Time to Start Treating Philly Charter Families Like First Class Citizens

Our children deserve the best, most individually-tailored education available. Sadly, most students in urban districts cannot access educational opportunities. It's a paradox: Pennsylvania schools are receiving more funds than ever—ranking ninth in the nation—yet no performance improvement or decreased drop-out rate has resulted.

In many ways, our education funding is backwards. We fund systems, sectors, or buildings instead of students themselves.

According to a recent University of Arkansas study of 14 cities with high charter school concentrations, charter school students average 27 percent ($5,825) less funding than traditional public school students. In Philadelphia, school districts spend $24,597 per student as charter schools educate students for only $13,588.


Charter school students average 27 percent ($5,825) less funding than traditional public school students. Right here in Philadelphia, school districts spend $24,597 per student while charter schools educate students for only $13,588.


Philly charter schools are doing more with less. That's why 120,000 applications were submitted to Philly charter schools last year. Despite these schools' lower funding, they remain wildly popular.

But why should Pennsylvania students automatically settle for less funding because they choose an alternative to their zip-code-assigned district school? And why depict funding following students as ‘stealing’ funds from the district? Isn’t the function of public education to give every student the best possible education?

There are three main problems thwarting charter school growth and keeping students from the best schools for their needs.

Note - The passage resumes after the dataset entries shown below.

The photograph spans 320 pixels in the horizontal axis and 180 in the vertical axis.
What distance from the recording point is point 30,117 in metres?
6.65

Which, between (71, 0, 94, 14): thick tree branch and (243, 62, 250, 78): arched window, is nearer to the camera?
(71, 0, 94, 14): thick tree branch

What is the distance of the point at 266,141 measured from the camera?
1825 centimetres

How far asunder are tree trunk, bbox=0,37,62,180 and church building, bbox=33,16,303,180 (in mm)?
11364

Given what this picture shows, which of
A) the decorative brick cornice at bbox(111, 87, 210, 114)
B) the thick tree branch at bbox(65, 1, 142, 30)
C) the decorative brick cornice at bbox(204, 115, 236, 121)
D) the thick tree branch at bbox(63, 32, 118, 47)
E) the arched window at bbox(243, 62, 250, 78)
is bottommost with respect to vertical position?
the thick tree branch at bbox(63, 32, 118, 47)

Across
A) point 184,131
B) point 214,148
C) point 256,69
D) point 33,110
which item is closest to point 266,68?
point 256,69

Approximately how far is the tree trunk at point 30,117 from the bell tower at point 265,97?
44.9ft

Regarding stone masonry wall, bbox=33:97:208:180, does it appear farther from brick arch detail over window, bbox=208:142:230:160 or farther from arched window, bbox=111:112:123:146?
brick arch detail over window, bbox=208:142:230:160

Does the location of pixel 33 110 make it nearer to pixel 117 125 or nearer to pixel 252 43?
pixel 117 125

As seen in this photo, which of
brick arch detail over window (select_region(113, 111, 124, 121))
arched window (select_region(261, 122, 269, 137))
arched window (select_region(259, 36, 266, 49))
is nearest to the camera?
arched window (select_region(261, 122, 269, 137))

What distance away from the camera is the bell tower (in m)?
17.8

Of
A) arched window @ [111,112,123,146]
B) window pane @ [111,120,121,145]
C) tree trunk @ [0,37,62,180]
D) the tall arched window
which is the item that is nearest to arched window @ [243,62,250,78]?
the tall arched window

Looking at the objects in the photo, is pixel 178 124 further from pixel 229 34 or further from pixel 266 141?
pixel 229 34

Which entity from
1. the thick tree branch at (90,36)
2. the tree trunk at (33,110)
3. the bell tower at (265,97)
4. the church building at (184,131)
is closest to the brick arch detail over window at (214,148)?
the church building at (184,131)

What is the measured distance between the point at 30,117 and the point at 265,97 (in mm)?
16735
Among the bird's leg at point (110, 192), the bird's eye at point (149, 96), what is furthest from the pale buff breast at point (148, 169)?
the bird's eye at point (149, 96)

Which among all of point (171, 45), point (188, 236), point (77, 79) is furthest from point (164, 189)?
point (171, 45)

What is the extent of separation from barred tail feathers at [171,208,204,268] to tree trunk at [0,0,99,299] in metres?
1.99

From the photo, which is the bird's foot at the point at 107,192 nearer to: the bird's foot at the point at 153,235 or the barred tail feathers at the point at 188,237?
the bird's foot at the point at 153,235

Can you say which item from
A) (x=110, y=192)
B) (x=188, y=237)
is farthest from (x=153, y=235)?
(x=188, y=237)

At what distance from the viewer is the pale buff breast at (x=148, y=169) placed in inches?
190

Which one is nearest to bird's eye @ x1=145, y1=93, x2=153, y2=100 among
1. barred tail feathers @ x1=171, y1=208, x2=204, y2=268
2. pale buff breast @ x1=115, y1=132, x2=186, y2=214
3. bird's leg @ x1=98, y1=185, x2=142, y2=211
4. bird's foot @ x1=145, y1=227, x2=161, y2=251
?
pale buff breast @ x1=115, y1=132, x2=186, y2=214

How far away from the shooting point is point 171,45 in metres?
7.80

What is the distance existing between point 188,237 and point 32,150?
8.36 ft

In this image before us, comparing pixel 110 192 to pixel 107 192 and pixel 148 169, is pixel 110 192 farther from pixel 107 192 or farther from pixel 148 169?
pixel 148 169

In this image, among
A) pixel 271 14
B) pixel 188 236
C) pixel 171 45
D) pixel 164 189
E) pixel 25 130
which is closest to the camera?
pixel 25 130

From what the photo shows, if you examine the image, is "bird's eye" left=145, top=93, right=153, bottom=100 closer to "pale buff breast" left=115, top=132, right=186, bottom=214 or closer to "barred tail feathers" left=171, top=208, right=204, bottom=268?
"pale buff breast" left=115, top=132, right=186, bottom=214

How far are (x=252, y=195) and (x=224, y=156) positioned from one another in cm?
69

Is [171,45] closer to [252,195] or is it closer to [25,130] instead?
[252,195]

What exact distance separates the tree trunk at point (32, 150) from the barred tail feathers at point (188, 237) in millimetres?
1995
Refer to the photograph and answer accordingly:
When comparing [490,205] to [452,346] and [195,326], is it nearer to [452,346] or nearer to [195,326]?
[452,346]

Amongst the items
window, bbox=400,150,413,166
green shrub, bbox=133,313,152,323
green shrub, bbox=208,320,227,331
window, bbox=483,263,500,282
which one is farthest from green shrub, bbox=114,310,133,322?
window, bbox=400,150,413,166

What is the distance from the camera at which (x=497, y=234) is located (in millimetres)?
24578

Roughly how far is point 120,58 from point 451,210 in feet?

  1. Lack of access. Demand far exceeds available charter seats. One popular Philly charter school  had only 14 ninth grade openings and more than 2,100 applicants. We need to expand charter school capacity and eliminate waitlists so students can get the education they want. More students attending charters will only help foster a competitive environment, perhaps even improving district schools.
  2. Lack of information. Without proper resources, families find it difficult to navigate the system to determine which options are best for their kids. Combined with the difficulty of getting accepted into a charter, parents are getting more frustrated as they realize the few options available to their children.
  3. Lack of a fair and effective authorization process. Currently, school districts are pitted against families who increasingly choose charters over district-run schools. But without a authorizing entity independent from the district, fewer charter school applications will be accepted—and more students will be denied opportunities.

The need for alternatives for families cannot be understated. Yet thousands are waitlisted and forced to attend their geography-determined schools.

Our students are not second-class citizens. They deserve the opportunities that charter schools can provide.